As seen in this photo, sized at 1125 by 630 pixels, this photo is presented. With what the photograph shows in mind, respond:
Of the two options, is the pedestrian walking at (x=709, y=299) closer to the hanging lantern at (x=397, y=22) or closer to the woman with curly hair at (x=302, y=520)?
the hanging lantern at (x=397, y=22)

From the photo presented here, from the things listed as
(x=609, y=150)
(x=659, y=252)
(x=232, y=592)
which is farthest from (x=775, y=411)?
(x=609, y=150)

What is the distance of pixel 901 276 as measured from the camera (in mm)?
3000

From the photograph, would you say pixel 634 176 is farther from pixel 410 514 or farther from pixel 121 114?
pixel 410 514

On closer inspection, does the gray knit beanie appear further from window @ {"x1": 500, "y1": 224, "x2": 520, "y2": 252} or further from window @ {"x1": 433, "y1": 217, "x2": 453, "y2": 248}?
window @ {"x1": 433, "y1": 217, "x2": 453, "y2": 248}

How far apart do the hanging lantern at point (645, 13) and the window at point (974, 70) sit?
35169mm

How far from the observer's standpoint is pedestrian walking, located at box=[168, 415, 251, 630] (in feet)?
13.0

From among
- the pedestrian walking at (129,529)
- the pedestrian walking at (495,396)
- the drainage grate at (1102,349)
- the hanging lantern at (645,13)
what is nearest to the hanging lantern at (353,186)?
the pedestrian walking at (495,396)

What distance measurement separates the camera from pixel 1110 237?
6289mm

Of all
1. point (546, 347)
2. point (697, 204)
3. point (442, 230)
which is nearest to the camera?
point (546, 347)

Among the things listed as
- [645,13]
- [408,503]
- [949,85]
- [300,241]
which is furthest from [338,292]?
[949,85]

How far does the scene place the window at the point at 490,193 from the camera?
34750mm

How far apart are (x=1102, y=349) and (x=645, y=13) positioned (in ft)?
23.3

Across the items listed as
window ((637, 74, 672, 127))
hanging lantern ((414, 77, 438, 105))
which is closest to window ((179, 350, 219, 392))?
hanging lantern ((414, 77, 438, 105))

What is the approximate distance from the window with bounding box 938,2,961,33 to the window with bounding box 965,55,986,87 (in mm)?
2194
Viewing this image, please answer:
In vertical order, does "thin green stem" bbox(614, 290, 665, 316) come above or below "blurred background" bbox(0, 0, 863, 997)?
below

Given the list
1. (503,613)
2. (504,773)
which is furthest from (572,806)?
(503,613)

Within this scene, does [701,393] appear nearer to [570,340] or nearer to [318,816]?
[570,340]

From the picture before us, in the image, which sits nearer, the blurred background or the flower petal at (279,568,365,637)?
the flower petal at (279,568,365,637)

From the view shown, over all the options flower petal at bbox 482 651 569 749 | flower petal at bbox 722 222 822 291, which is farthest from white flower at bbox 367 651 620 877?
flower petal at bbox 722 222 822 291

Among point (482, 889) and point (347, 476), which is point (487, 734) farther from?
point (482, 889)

**YOUR OBJECTIVE**
Type the material above out again, exactly.

**EXERCISE SOLUTION**
As seen in this photo, sized at 1125 by 630 pixels, this photo is presented. With what the photograph shows in mind, respond:
Of the two options, is the pedestrian walking at (x=709, y=299) closer to the hanging lantern at (x=397, y=22) or closer to the woman with curly hair at (x=302, y=520)?
the hanging lantern at (x=397, y=22)

From the photo presented here, from the things listed as
(x=609, y=150)
(x=659, y=252)
(x=232, y=592)
which is farthest from (x=775, y=411)?
(x=609, y=150)

What is the distance of pixel 901 276 as measured from the camera (in mm)?
3000

From the photograph, would you say pixel 634 176 is farther from pixel 410 514 or farther from pixel 121 114?
pixel 410 514

On closer inspection, does the gray knit beanie appear further from window @ {"x1": 500, "y1": 224, "x2": 520, "y2": 252} or further from window @ {"x1": 433, "y1": 217, "x2": 453, "y2": 248}?
window @ {"x1": 433, "y1": 217, "x2": 453, "y2": 248}

How far apart do the hanging lantern at point (645, 13) and the window at point (974, 70) sit?
35169mm

How far from the observer's standpoint is pedestrian walking, located at box=[168, 415, 251, 630] (in feet)?
13.0

From among
- the pedestrian walking at (129,529)
- the pedestrian walking at (495,396)
- the drainage grate at (1102,349)
- the hanging lantern at (645,13)
what is nearest to the hanging lantern at (353,186)?
the pedestrian walking at (495,396)

What distance measurement separates the camera from pixel 1110 237?
6289mm

Of all
1. point (546, 347)
2. point (697, 204)
3. point (442, 230)
which is nearest to the camera?
point (546, 347)

Among the things listed as
- [645,13]
- [408,503]
- [949,85]
- [300,241]
which is furthest from [338,292]?
[949,85]

How far does the scene place the window at the point at 490,193 from the camera?
34750mm

How far apart are (x=1102, y=349) and (x=645, y=13) positioned (in ft)?
23.3

Across the items listed as
window ((637, 74, 672, 127))
hanging lantern ((414, 77, 438, 105))
which is closest to window ((179, 350, 219, 392))?
hanging lantern ((414, 77, 438, 105))

What is the approximate distance from the window with bounding box 938,2,961,33 to the window with bounding box 965,55,986,87 (in mm)?
2194
Viewing this image, please answer:
In vertical order, does "thin green stem" bbox(614, 290, 665, 316) come above or below "blurred background" bbox(0, 0, 863, 997)?
below

Given the list
1. (503,613)
2. (504,773)
which is furthest from (572,806)?
(503,613)

Within this scene, does [701,393] appear nearer to [570,340] or nearer to [318,816]?
[570,340]

From the picture before us, in the image, which sits nearer, the blurred background or the flower petal at (279,568,365,637)?
the flower petal at (279,568,365,637)

From the view shown, over all the options flower petal at bbox 482 651 569 749 | flower petal at bbox 722 222 822 291, which is farthest from white flower at bbox 367 651 620 877?
flower petal at bbox 722 222 822 291

Among point (482, 889) and point (347, 476), which is point (487, 734) farther from?
point (482, 889)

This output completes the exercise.